Prison is full of inmates talking about how they’re going to sue the facility and get a big settlement, or meet a particular correctional officer in the parking lot after they get released. Most of these fantasies come from the same “every man for himself” mentality that governs so much of life in prison. They’re focused on the individual and on getting rich, not bringing about deep-seated change on an institutional level. This strike is aiming higher than that. It’s selfless, it’s for all of us, and it recognizes that no one is going to bring about these changes unless inmates take the lead.

Toward the end of my sentence, I was assigned to teach a re-entry course to other inmates. The crowning event of the final week of class was to be a presentation by a few nonprofits, assistance programs, and government offices from the surrounding counties.

On the appointed day, my students and I gathered in our usual classroom to await our guests. I felt relieved for the first time in months. At least today, for once, these guys would get actionable information that would help them in the real world.

We waited in that room for over two hours. No one from any of the agencies ever showed up.

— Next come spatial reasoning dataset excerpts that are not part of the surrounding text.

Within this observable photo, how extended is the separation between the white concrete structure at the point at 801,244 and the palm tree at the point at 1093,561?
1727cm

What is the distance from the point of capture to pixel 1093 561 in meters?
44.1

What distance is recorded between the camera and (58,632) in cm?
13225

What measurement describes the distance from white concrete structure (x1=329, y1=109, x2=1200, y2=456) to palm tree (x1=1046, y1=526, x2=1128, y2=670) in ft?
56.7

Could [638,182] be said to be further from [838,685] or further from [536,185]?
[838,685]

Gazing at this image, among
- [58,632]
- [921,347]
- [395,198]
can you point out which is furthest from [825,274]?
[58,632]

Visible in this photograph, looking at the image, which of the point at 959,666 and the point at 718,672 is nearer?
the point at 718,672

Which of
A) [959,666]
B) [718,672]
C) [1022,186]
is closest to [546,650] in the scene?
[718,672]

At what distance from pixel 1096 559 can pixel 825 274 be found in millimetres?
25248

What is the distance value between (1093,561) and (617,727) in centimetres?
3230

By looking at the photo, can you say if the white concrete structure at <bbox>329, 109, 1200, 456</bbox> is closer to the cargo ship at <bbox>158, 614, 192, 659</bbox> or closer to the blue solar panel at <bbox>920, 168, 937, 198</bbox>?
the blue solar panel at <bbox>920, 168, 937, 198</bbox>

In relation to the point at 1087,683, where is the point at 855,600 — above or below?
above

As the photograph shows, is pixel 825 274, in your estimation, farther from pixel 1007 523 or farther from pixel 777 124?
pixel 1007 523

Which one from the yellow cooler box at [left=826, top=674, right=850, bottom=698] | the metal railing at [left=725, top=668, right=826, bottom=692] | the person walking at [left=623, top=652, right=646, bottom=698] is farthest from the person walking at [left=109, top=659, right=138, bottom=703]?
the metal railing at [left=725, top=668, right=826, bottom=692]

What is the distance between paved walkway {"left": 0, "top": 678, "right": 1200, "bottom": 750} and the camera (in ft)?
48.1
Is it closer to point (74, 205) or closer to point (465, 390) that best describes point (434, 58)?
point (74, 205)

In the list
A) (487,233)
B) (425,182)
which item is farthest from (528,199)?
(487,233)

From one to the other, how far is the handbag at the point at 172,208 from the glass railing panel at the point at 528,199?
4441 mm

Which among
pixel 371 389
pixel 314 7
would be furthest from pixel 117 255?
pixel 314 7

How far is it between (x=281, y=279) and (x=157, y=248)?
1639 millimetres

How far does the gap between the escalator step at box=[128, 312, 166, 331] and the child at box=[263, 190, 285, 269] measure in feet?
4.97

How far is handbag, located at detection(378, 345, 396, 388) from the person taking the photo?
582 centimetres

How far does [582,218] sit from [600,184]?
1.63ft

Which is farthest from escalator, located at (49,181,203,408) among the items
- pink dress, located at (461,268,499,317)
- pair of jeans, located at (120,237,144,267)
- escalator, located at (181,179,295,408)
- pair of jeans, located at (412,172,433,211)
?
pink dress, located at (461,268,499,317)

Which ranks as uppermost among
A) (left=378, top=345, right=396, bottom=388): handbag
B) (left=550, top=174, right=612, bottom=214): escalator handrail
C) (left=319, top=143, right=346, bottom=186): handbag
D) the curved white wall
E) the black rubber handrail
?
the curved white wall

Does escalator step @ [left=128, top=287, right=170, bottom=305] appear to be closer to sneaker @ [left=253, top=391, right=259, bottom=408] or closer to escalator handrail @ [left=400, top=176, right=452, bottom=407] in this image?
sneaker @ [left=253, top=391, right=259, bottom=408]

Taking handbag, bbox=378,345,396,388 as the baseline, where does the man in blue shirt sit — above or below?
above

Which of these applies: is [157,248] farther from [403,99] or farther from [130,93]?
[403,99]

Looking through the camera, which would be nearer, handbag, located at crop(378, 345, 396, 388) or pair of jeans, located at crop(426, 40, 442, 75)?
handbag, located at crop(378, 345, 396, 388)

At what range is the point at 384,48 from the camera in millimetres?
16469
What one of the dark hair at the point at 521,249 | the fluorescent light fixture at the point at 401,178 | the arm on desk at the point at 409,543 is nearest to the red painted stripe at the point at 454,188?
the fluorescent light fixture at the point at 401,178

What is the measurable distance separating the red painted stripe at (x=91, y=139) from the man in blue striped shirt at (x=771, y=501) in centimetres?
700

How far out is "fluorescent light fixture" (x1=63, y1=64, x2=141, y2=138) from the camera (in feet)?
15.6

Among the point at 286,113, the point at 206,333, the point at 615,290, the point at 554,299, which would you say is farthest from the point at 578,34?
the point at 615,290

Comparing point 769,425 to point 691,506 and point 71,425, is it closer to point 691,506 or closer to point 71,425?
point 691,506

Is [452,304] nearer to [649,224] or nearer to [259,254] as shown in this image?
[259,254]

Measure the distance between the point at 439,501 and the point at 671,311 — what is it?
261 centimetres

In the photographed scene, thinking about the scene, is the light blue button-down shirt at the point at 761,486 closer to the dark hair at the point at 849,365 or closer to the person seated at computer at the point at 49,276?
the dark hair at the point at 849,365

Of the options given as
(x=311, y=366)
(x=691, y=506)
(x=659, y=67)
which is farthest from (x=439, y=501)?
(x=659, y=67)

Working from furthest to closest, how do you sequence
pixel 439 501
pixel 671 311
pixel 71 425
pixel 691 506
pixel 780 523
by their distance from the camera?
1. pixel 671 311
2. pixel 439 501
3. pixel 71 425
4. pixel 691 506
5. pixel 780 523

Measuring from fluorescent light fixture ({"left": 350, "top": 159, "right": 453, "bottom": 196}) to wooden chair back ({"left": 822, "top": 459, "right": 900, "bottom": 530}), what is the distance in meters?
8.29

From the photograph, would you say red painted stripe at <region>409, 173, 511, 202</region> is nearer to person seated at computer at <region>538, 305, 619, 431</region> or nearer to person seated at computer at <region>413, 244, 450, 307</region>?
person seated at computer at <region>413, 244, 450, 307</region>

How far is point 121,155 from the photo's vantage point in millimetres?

When I think about the prison strike—about how hard I’m pulling for it, how encouraged I am to see inmates stepping up to help themselves where others have failed, refusing to let prison dictate how they regard themselves—I think about that classroom where my students and I waited in vain. I imagine the 13 of us still sitting there: lights buzzing overhead, an ancient fan shuddering as it rotates in the background, still believing someone might be on their way to help make things better.

Fuck it, I imagine someone saying at long last. We’re just gonna have to do this on our own.

Michael Fischer is a graduate student and mentor for incarcerated authors through the Pen-City Writers program.